The Easter sermon is always a challenge for me. The rest of the year, I try to give sermons for people with scientific minds. If I’m going to talk about the meaning of life, I don’t leave out the fact that Darwinism has forever changed that topic. If I’m going to talk about heaven, I have to deal with the fact that, after Einstein, we can’t really think of an eternal place because space and time cannot be separated.
Within my own limits, I try to make St. Andrew’s a place where people with a modern worldview can be intellectually honest. So, I dread Easter morning when so many visitors come for the first time expecting the story of Easter to be told as they have always heard it. When I try to discuss what “resurrection” might mean within reality as we live it, I can almost see the flowers on their bonnets begin to droop.

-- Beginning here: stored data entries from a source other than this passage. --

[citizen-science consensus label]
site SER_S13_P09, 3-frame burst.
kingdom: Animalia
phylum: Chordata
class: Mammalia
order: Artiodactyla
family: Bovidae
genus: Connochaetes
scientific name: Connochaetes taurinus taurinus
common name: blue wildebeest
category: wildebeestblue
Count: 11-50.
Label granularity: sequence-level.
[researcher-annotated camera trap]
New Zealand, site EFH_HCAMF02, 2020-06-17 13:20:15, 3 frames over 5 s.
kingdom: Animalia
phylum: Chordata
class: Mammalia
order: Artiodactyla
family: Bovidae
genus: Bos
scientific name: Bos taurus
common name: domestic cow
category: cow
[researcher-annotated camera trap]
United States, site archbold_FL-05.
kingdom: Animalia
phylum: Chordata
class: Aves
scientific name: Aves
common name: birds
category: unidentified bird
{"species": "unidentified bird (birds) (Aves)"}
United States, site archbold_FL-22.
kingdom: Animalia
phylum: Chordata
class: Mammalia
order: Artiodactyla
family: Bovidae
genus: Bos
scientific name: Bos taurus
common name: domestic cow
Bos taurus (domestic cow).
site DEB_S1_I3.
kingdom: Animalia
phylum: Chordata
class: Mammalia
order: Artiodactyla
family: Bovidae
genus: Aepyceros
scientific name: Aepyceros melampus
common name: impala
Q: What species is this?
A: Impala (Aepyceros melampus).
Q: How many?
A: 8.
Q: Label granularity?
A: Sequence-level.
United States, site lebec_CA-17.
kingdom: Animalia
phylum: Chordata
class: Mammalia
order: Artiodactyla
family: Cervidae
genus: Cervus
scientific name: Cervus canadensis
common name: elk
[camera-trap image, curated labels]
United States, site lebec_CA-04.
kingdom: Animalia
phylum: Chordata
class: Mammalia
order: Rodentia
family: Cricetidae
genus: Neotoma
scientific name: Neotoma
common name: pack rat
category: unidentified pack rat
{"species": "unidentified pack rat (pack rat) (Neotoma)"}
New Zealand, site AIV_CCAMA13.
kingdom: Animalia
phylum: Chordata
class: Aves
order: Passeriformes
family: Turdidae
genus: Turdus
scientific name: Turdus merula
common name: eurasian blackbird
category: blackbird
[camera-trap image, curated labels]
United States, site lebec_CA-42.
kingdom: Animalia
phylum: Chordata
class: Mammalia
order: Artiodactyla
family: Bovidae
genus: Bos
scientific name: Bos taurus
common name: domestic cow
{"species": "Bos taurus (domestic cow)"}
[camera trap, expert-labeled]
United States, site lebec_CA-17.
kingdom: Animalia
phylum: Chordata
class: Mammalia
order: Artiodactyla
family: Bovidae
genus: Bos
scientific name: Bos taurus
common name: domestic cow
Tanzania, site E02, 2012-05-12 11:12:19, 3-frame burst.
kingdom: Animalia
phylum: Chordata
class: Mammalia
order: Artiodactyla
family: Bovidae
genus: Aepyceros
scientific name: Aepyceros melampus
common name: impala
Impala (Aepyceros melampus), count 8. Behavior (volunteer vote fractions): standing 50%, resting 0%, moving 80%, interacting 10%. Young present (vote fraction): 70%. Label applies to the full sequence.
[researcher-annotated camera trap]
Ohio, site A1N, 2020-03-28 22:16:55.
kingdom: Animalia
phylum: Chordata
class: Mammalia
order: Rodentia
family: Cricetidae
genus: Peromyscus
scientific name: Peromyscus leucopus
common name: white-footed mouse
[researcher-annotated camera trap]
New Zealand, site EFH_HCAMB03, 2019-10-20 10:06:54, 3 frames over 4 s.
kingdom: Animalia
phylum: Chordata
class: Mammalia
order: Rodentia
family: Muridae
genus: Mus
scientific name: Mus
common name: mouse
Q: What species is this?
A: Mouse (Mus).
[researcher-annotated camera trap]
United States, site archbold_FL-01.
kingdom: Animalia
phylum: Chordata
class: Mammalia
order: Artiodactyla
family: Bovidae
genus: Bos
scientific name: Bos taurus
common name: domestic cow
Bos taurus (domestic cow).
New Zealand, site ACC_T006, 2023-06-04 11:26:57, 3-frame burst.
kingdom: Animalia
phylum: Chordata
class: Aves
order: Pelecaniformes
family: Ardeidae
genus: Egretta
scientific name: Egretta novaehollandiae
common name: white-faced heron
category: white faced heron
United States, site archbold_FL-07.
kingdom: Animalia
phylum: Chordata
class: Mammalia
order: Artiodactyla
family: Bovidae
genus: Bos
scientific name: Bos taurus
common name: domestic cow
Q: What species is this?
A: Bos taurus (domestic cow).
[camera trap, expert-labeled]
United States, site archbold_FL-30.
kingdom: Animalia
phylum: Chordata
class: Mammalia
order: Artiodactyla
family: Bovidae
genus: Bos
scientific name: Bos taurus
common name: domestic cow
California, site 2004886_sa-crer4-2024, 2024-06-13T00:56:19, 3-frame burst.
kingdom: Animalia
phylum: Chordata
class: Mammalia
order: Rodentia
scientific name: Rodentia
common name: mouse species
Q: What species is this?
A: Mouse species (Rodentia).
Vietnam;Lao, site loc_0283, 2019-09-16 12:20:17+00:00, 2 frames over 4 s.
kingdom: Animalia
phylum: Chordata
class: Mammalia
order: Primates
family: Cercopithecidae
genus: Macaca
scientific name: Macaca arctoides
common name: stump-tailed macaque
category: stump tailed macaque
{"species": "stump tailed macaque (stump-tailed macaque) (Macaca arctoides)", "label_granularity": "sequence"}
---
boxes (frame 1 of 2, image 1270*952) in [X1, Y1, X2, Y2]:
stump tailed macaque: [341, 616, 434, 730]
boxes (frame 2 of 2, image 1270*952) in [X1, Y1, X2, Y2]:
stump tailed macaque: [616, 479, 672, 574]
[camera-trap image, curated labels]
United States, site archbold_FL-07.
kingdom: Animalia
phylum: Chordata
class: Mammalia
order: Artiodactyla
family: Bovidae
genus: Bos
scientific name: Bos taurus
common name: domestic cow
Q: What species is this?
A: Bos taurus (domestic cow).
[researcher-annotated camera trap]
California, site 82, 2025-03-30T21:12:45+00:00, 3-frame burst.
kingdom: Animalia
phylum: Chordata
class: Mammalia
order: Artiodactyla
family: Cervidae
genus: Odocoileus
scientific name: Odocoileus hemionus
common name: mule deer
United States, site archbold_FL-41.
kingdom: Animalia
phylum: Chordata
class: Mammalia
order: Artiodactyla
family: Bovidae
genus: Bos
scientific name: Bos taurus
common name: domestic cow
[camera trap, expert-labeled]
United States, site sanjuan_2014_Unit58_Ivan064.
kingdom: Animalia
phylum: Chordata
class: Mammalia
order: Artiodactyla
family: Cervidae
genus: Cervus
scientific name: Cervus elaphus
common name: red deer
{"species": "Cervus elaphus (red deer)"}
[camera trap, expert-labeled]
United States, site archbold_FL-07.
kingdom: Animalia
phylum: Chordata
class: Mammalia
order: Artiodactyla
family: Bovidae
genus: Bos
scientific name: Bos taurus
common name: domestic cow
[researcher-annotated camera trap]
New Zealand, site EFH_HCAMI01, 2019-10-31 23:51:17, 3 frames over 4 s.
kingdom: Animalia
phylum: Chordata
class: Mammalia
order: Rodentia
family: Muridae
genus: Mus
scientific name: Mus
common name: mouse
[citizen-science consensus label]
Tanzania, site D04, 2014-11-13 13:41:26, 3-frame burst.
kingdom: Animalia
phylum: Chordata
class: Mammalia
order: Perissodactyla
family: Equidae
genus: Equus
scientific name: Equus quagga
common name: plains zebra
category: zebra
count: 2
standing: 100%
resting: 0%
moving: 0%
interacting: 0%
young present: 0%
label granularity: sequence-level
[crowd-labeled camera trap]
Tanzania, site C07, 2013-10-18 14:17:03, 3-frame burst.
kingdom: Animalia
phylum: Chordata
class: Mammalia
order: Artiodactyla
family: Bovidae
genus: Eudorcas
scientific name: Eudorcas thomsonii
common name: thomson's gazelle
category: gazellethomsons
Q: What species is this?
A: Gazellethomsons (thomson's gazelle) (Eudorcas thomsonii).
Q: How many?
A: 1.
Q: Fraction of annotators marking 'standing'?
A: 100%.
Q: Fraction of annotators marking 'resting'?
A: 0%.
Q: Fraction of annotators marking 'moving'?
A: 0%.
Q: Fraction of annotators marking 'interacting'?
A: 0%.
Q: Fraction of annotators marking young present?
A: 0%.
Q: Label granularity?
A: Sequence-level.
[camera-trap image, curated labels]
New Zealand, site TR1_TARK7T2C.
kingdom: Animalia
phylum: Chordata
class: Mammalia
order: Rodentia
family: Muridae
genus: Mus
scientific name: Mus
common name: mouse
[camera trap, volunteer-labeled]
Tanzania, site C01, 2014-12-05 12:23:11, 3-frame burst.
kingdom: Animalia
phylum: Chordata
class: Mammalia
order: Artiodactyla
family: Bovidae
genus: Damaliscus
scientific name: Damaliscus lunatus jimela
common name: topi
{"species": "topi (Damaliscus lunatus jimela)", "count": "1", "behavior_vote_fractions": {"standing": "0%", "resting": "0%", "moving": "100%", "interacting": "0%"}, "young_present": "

This year I’m thinking about looking at Psalm 46 to tell the Easter story. This is the Psalm that Luther used to write “A Mighty Fortress.” It talks about earthquakes and falling empires and says there is a river running through it all. I’ve always loved that image of eternity being in the midst of change. I also want to take a scientific essay called, “The Immortality of the Flock” and looks at how a flock remains the same through all the births and deaths of individuals. Their “immortality” isn’t found in stretching out their own individuality, but in joining a larger life.
Hopefully that fusion will be reality based enough for St. Andrew’s regulars, and hopeful enough for our Easter visitors.